A Jacqueline Baldran

Comme je l’avais prévu et compris il y a quatre ans, ce sont les nations indiennes qui vont reprendre le flambeau.
En fait ces nations indiennes communiquaient déjà comme avec les nouvelles technologies V2K mais par la fumée. Le calumet de la paix, c’était pour communiquer aussi. nativeLes Indiens avaient tous d’énormes têtes et ils étaient IMMENSEMENT intelligents et qui dit immensément intelligents dit naïf et généreux.

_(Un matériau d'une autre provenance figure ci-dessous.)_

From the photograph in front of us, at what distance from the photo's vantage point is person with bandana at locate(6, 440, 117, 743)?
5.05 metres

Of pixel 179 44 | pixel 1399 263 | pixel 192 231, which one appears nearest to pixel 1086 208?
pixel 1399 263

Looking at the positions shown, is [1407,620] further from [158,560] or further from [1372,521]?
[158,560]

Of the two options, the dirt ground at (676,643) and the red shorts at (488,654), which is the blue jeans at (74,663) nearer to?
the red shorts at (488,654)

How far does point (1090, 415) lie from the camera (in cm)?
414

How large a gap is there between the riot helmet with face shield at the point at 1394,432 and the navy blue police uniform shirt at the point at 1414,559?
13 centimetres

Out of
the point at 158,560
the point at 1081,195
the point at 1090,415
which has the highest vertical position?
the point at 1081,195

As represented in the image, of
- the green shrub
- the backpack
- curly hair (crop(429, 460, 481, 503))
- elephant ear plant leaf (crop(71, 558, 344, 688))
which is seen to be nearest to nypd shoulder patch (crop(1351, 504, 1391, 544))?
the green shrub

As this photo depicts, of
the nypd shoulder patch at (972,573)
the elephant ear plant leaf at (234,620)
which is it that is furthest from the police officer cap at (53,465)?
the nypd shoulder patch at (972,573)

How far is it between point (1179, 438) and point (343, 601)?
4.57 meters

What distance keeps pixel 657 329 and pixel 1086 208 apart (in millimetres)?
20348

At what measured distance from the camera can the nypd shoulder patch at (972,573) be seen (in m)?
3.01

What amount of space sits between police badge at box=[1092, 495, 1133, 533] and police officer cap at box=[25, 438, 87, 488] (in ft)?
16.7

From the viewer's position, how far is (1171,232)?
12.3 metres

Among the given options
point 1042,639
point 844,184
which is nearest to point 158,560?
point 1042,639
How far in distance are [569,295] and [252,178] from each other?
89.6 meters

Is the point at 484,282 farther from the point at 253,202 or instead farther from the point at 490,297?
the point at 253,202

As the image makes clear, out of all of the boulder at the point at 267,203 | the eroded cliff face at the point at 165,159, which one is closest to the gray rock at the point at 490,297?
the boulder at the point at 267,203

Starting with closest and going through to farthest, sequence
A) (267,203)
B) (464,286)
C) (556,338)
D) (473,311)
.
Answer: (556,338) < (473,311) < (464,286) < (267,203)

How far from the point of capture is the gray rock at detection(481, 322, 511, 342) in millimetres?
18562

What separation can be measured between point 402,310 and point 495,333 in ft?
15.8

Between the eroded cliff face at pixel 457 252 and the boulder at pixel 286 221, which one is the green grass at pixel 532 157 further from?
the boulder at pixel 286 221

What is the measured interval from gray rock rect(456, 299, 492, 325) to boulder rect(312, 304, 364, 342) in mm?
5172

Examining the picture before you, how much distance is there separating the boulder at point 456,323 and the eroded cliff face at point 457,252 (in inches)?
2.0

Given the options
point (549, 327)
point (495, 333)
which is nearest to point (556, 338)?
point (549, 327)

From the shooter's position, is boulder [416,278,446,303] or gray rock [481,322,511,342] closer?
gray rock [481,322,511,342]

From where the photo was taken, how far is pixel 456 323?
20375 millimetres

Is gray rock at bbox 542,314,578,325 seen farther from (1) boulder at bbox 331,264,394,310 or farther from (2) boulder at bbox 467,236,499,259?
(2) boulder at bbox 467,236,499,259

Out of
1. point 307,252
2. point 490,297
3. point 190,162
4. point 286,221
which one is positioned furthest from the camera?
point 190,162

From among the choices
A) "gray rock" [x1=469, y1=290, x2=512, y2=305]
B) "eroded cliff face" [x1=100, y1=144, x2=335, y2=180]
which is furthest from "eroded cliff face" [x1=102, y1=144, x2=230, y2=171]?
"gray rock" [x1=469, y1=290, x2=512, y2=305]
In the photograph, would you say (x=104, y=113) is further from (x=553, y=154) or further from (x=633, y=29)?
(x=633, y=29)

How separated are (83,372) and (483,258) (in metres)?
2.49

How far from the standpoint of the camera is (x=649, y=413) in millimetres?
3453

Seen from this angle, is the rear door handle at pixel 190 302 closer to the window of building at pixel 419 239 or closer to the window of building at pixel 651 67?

Quelle plus belle image que ces rangs serrés à cheval d’Indiens qui savaient qu’ils allaient mourir en face de ces armes diaboliques qu’étaient alors les armes à feu ?

 

Les bisons repeuplent certaines parties des Appalaches, et les Indiens, si proches de ce qui est l’Essentiel, ce qui fait de nous des humains, si faibles, si vulnérables, se sentent soudain une nouvelle vigueur.
Car qui développe la méchanceté ? Ceux qui ne peuvent pas se défendre par l’intelligence.

 

Soudain, la dalle des Olympiades a été envahie par les nations cheyennes, sioux, tous les Indiens qui venaient là à mon secours, et qui disaient aux hommes :

«qu’as-tu construit là qui détruit l’homme ? Pourquoi détruis-tu cette femme qui sait VOIR et qui sait regarder l’homme ?»

 

L’homme qui disposait de tout s’affale devant la technique et nous allons revenir à des choses très simples.
Un jour un homme m’a dit qu’il n’aurait plus sous peu que des bols en fer-blanc, qu’il aurait tout perdu.

ET j’ai dit c’est bien.

 

Ces nations indiennes se suffisaient de ce qu’elles étaient, parce que pour rester un homme on ne pouvait pas avoir PLUS.

 

Et c’est ce PLUS, qui va tous nous détruire.

 

En souvenir de mon enfance, car j’ai une famille si différente (nous avions des chouettes dans les toilettes ; on apportait à mon père tous les oiseaux blessés), et quand les vipères me passaient sur les jambes, dans les ruines où je restais des heures en contemplation devant une fourmilière, elles ne me piquaient jamais.

 

Parce que nous ne sommes rien, que ça, qu’une partie d’un tout, ce que les Indiens avaient compris depuis longtemps, et leurs rangs serrés devant des armes si conventionnelles, c’était pour dire : «Me voilà.»